After reflecting on the most well known application of social network analysis, networks of academic citations, Wasserman proposed doing the same thing with movie references. The dataset he used to do this was the IMDb references dataset provide for each movie on the site. If you are looking on the site, it is pretty hard to find — look at the right column for the movie you wish to look at, where it says “Quick Links”, click on “Explore More”, click on “Connections,” which is located under “Did you know?” — example: The Raiders of the Lost Ark connections page.

An example of part of the reference network studied by Wasserman.

Wasserman harvested this dataset to look at the network of movie references between each other. The network was built as a directed network where the nodes are films and the edges are connections. He included references, features, or spoofs. Sequels are not connected, because that would be overwhelming. TV shows are excluded. Short films and documentaries are included. There are no ‘forward’ chronological citations, meaning for a citation to be included, the referenced film has have been filmed prior. There are no same year citations, because of the issues with creating a noisy dataset which would include behind the scenes documentaries such as “the making of…”. In the end, films from the United States dominated the network.

An example of how the null model generation worked.

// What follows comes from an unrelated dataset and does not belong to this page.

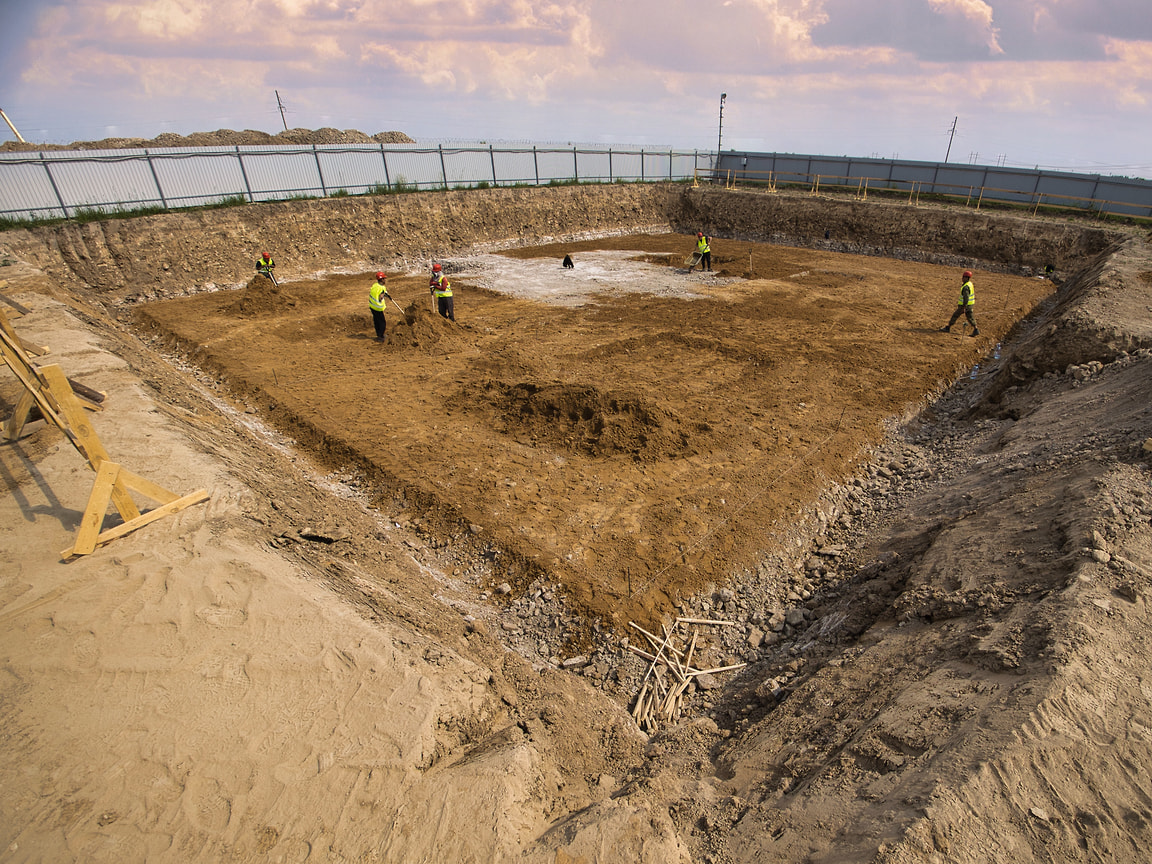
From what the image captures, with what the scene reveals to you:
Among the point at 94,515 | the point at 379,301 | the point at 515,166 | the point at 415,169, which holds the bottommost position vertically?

To generate a null model to test to see if the network is a valid thing to be studying and not just something that happened by chance, Wasserman swapped edges at random, but held the following: the node in-degree and out-degree constant. There were no swapping of if ‘forward’ edges — you can’t reference something in future. There were no swapping if duplicates were made. There were 800,000 iterations per simulation. After generating to two null models, Wasserman found the dataset to be unbiased.

What did Wasserman find?

Illustration of citation lag between movies.

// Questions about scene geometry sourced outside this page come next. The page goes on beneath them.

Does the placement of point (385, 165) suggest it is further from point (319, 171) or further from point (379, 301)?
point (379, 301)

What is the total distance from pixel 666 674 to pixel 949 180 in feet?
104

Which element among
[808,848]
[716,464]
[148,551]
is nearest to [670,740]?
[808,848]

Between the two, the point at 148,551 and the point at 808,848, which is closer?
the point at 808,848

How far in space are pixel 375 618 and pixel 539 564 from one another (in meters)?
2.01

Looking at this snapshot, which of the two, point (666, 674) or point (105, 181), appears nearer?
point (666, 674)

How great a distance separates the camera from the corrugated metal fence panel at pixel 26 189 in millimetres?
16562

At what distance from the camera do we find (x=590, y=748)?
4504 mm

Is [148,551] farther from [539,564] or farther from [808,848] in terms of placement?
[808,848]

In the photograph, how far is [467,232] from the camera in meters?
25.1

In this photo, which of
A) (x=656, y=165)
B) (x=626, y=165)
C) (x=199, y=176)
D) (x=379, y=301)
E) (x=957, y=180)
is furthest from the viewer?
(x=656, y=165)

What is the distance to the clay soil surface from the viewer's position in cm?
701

Wasserman looked at a couple of the different attributes in the dataset. The first one being — citation lag. Citation lag is the lag time between two movies before one movie cites another. In the case of Home Alone to Raiders of the Lost Ark, this was nine years. After graphing the citation lags, Wasserman discovered that there is a distinct peak at 25 years. A movie has a much higher probability of being referenced in another film around it’s 25th anniversary.

Citation lag distribution. There is a peak at 25 years, which means that films have a tendency of being cited at the 25 year mark.

Another quality that Wasserman looked at was genre. In his research, Wasserman found that serious action movies do not cite comedies, but they have no reason to. However, there is a long tradition of comedies citing action movies. Therefore, genre plays a role in citation preference, according to Wasserman.

This is a comparison of outgoing vs incoming citations by genre. The ones circled are the most lopsided genre relationships.

Wasserman also considered film significance in multiple ways. One of those ways was by comparing the dataset against the National Film Registry’s dataset. The National Film Registry, housed at The Library of Congress, is a set of about 650 films that are considered culturally important enough to officially preserve. For this, he only considered movies with long gap citations, which are at least 25 years old — making their citations have a long gap. It is interesting to see what movies have made it into the NFR, what year they made it, and how many long gap citations they have.

There are a lot more interesting nuances to this research; I have only highlighted a few. I suggest you check out the paper: Correlations between user voting data, budget, and box office for films in the Internet Movie Database. Also, Wasserman is continuing the research by diving further into movie networks, so keep an eye out.